The hazard of waiting too long to start writing a time-sensitive post like this is that you don't have any time to think of worthwhile nuggets to include, be they factual or imaginary. The quickest writing is the bare-bones writing, and: Thursday afternoon, the Seattle Mariners play the San Francisco Giants in a spring-training game that will count in the standings. At stake is this game; at stake are no other games. At stake, also, are probably marbles, and potentially a whole lot of marbles since the Giants just won the World Series and I don't know about the postseason/regular season/spring training marble distribution policy.
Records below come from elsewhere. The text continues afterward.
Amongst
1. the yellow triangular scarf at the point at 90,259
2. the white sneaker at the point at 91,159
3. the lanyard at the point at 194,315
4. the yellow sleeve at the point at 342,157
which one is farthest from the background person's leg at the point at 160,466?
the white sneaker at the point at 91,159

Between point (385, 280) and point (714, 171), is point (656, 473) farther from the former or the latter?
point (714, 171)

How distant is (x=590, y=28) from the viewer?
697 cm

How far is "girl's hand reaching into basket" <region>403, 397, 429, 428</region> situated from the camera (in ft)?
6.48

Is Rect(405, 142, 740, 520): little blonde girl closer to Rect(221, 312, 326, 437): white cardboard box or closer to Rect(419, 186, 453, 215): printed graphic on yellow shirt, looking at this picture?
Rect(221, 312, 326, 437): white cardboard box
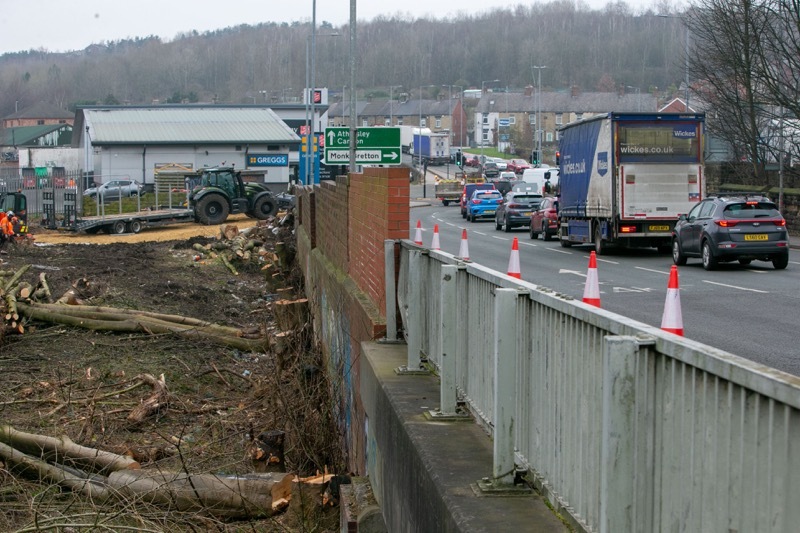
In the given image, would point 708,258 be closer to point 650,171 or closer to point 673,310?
point 650,171

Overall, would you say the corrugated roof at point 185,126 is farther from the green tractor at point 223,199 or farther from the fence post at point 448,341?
the fence post at point 448,341

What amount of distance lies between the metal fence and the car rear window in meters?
18.5

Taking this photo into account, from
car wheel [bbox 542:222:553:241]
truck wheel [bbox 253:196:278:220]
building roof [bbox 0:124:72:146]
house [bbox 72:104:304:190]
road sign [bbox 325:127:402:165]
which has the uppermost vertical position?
building roof [bbox 0:124:72:146]

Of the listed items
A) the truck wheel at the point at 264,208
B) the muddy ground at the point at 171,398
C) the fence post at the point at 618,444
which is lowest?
the muddy ground at the point at 171,398

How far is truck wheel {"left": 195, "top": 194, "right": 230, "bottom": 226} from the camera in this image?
44812 millimetres

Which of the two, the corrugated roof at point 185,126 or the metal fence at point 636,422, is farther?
the corrugated roof at point 185,126

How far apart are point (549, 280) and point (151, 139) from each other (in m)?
56.9

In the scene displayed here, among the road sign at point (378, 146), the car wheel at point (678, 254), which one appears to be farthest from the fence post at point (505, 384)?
the car wheel at point (678, 254)

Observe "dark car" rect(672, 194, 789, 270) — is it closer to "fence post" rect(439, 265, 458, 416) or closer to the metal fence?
"fence post" rect(439, 265, 458, 416)

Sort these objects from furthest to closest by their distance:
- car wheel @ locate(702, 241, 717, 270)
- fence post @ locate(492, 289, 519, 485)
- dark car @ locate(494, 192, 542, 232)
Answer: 1. dark car @ locate(494, 192, 542, 232)
2. car wheel @ locate(702, 241, 717, 270)
3. fence post @ locate(492, 289, 519, 485)

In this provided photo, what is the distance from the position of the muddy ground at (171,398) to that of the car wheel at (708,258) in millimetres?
9091

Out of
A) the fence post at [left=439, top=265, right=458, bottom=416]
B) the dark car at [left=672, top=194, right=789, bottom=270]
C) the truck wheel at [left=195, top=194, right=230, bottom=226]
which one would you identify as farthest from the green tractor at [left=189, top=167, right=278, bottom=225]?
the fence post at [left=439, top=265, right=458, bottom=416]

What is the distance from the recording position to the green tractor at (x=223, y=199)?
4494cm

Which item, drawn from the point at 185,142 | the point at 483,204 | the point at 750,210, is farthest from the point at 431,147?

This marble thing is starting to confuse me and it's getting out of hand. And the Giants already lost last Sunday. Fun fact: this will be the Giants' sixth game, but their record is listed as 1-1. They have tied three consecutive games, with scores of 9-9, 8-8, and 8-8 again. They should've won yesterday, but Sergio Romo blew a save against whoever the fuck fell out of the stands and put on an Angels uniform for the bottom of the ninth. Are good baseball players only good against other good baseball players? That would be nonsensical and counter-intuitive, but remember when we first learned about BABIP and DIPS theory? Yeah, shit's weird sometimes.
- AGAINST GIANTS
- ON THE ROAD IN SCOTTSDALE
- 12:05pm Pacific
- Gameday link
- audio streamed online and broadcast on the radio on a tape delay
The Mariners' starting lineup:
Franklin Gutierrez, DH
Eric Thames, LF
Casper Wells, RF
Justin Smoak, 1B
Jesus Montero, C
Julio Morban, CF
Alex Liddi, 3B
Nick Franklin, 2B
Brad Miller, SS
The Mariners are sending out a few good players and a whole lot of less good players, while the Giants are countering with just about their regular lineup. It goes to show just how much weight the Giants are putting on this game against the beasts of the Cactus League, and it also goes to show just how little the Mariners respect their attempted competition. The Mariners are a confident bunch, which is why they're taking on the defending world champions with Julio Morban batting sixth. What do you know about Julio Morban? What did you know about him before you looked up his page on Baseball-Reference just now? The only possible interpretation here is that the Mariners know they can win and in so doing they wish to leave the Giants not only defeated, but also humiliated. This, I think, is the best way to go about being good.
Let the record show you're looking at a lineup that has Eric Thames playing defense and Franklin Gutierrez not playing defense. The Mariners might be beaten only by their own hubris.
Starting on the mound for the Mariners will be Jon Garland, opposite beloved homely ace Matt Cain. Garland is pitching in a competitive game for the first time in like a year and a half, and if he looks good, observers will be like "wow, he looks like Jon Garland again!" and Jon Garland when he was healthy was only all right. Observers can be easily wowed. Alternatively, we should all be wowed by all big-league baseball players, because almost everything they do is amazing, including Jon Garland and Jon Garland's pitches. They're not the ones who aren't good enough. We're the ones who aren't appreciative enough.
After Garland will be Blake Beavan for a while, then Erasmo Ramirez and Tom Wilhelmsen and Carter Capps and Yoervis Medina and Chance Ruffin. Three starting rotation candidates will pitch today in the same game, consecutively. Then two bullpen candidates will pitch consecutively, then two not-bullpen-candidates will pitch consecutively. Oh dear, it's almost game time, I better just publish this now! Away I go!
Oh also Felix threw a little bit today to minor leaguers and he was good by whatever standards there are for that sort of thing. So if you were worried that Felix Hernandez might not exist, that he was a figment of your imagination all along as your brain desperately scrambled to make the Mariners somewhat worthwhile, either you can rest easy, or you and the rest of us are still actively imagining.